Surf Fishing vs. Trophy Hunting - The Fisherman

Surf Fishing vs. Trophy Hunting

author
The author uses a gripper to move fish forward (only) when he releases them. The erect dorsal fin tells him the fish is ready to release.

The stages of surf fishing explained.

Serious surf fishermen go through stages during their fishing life, but we all begin somewhere, and our starting point depends upon how the angler approaches the sport. For example, some anglers fish often and others from time to time. Some fish only with friends, while a few only want to fish alone. Some shun the idea of a club while others are drawn to them. Once in a club, some surf rats embrace competition while others never do, some are only interested in one species; usually striped bass, and some only want to catch trophy-size fish.

All of these choices are valid and part of the surf fishing scene, but how does an angler go about making such choices, and then how does one evolve within the choice? I think we could discuss and debate these choices and their evolutionary phases from dawn to dusk; and indeed, I’ve been part of many such discussions over the decades, but one area that no one seems to want to examine is the difference between a pure surf fisherman and a trophy hunter. Somehow, many surf anglers assume that one automatically goes with the other, but the truth is that sometimes the two go together and sometimes they don’t.

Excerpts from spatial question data
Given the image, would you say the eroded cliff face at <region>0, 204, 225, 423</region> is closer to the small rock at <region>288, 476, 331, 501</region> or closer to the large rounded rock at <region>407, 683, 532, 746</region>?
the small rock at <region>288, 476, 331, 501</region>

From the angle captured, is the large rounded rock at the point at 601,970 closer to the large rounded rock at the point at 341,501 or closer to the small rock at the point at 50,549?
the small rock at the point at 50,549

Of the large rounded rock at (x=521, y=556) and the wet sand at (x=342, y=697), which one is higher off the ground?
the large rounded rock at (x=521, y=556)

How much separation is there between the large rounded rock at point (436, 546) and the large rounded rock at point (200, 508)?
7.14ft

...

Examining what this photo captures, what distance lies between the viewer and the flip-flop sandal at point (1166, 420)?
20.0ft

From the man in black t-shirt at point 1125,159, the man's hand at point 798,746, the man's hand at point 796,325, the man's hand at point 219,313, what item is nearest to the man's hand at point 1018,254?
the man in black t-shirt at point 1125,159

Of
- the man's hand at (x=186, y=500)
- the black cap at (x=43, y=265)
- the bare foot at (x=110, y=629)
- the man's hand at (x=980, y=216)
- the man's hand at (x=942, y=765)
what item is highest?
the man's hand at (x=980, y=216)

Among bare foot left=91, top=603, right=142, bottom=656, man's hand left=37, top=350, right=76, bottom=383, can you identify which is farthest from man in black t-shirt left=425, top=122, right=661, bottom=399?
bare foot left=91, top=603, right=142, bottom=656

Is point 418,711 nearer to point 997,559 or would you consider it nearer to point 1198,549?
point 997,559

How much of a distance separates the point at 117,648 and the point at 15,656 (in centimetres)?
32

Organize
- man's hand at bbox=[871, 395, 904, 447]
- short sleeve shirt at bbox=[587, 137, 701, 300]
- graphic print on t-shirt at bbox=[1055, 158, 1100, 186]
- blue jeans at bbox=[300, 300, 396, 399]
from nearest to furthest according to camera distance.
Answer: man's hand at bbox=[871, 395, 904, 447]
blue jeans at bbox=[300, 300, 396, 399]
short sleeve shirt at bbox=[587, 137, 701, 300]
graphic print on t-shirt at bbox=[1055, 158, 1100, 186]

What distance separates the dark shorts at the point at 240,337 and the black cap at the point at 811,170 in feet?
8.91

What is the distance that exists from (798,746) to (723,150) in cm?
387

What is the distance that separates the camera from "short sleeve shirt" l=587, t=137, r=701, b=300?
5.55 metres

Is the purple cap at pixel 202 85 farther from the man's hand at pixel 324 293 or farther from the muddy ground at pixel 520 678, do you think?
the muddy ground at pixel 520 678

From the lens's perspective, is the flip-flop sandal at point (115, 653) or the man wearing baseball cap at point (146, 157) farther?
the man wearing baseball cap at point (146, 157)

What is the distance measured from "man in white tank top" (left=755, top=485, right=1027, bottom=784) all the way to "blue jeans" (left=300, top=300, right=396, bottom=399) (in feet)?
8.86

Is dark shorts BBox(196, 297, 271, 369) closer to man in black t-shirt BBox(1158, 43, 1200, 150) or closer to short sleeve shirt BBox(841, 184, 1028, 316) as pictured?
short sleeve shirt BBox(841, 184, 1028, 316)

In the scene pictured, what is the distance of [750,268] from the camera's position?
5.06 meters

* WHAT YOU NEED TO DO:
[1] Update the surf fishing article, starting at "Surf Fishing vs. Trophy Hunting - The" and ending at "catch trophy-size fish.", so that "gripper" becomes "landing tool".
[2] In the surf fishing article, what signals to the author that a fish is ready to release?
None of the data is needed for this work.

* LIST OF SOLUTIONS:
[1]
Surf Fishing vs. Trophy Hunting - The Fisherman

Surf Fishing vs. Trophy Hunting

author
The author uses a landing tool to move fish forward (only) when he releases them. The erect dorsal fin tells him the fish is ready to release.

The stages of surf fishing explained.

Serious surf fishermen go through stages during their fishing life, but we all begin somewhere, and our starting point depends upon how the angler approaches the sport. For example, some anglers fish often and others from time to time. Some fish only with friends, while a few only want to fish alone. Some shun the idea of a club while others are drawn to them. Once in a club, some surf rats embrace competition while others never do, some are only interested in one species; usually striped bass, and some only want to catch trophy-size fish.

[2] Its erect dorsal fin.